If these results are confirmed in other scenarios, it follows that the use of overhead low-level far-UVC light in public locations may represent a safe and efficient methodology for limiting the transmission and spread of airborne-mediated microbial diseases such as influenza and tuberculosis. In fact the potential use of ultraviolet light for airborne disinfection is by no means new, and was first demonstrated more than 80 years ago8,22. As applied more recently, airborne ultraviolet germicidal irradiation (UVGI) utilizes conventional germicidal UVC light in the upper part of the room, with louvers to prevent direct exposure of potentially occupied room areas23. This results in blocking more than 95% of the UV radiation exiting the UVGI fixture, with substantial decrease in effectiveness24. By contrast, use of low-level far-UVC fixtures, which are potentially safe for human exposure, could provide the desired antimicrobial benefits without the accompanying human health concerns of conventional germicidal lamp UVGI.

A key advantage of the UVC based approach, which is in clear contrast to vaccination approaches, is that UVC light is likely to be effective against all airborne microbes. For example, while there will almost certainly be variations in UVC inactivation efficiency as different influenza strains appear, they are unlikely to be large7,10. Likewise, as multi-drug-resistant variants of bacteria emerge, their UVC inactivation efficiencies are also unlikely to change greatly9.
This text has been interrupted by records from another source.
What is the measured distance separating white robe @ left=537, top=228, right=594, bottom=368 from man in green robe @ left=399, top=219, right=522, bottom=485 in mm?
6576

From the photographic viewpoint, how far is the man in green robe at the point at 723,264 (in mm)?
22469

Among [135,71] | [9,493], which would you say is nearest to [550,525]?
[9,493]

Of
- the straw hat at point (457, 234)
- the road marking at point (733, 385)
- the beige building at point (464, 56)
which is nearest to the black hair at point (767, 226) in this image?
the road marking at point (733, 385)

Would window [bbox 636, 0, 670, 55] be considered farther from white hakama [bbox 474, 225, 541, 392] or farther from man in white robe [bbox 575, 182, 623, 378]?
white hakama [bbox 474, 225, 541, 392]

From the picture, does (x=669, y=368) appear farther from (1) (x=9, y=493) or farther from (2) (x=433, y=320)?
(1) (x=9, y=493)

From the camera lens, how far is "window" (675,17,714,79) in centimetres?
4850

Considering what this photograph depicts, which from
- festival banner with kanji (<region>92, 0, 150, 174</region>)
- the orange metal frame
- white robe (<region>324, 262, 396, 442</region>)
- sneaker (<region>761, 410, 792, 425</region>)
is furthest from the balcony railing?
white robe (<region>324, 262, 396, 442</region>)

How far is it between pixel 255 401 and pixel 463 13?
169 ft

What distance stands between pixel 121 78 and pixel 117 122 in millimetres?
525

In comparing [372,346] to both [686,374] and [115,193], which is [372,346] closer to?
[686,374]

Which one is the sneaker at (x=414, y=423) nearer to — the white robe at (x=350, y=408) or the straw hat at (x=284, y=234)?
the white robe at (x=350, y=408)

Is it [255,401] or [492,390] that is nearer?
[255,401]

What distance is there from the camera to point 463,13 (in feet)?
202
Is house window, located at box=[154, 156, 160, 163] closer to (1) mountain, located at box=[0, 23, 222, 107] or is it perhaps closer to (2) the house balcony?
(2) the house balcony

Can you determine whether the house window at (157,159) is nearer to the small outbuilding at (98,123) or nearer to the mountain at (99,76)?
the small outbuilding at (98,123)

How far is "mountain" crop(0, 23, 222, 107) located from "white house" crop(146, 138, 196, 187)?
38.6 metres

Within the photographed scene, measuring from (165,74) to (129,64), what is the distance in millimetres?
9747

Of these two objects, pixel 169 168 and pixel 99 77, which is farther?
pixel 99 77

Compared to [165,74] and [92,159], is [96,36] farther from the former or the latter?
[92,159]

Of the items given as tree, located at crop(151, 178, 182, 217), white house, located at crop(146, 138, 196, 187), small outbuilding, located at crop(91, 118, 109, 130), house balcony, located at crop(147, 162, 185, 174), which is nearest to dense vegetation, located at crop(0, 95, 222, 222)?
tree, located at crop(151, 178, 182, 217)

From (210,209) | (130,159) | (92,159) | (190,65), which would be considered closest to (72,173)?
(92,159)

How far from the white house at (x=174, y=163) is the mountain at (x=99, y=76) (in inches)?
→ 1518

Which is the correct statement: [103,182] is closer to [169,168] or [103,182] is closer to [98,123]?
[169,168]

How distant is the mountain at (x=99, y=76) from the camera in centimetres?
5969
In conclusion, we have shown for the first time that very low doses of far-UVC light efficiently inactivate airborne viruses carried by aerosols. For example, a very low dose of 2 mJ/cm2 of 222-nm light inactivates >95% of airborne H1N1 virus. Our results indicate that far-UVC light is a powerful and inexpensive approach for prevention and reduction of airborne viral infections without the human health hazards inherent with conventional germicidal UVC lamps. If these results are confirmed in other scenarios, it follows that the use of overhead very low level far-UVC light in public locations may represent a safe and efficient methodology for limiting the transmission and spread of airborne-mediated microbial diseases. Public locations such as hospitals, doctors’ offices, schools, airports and airplanes might be considered here. This approach may help limit seasonal influenza epidemics, transmission of tuberculosis, as well as major pandemics.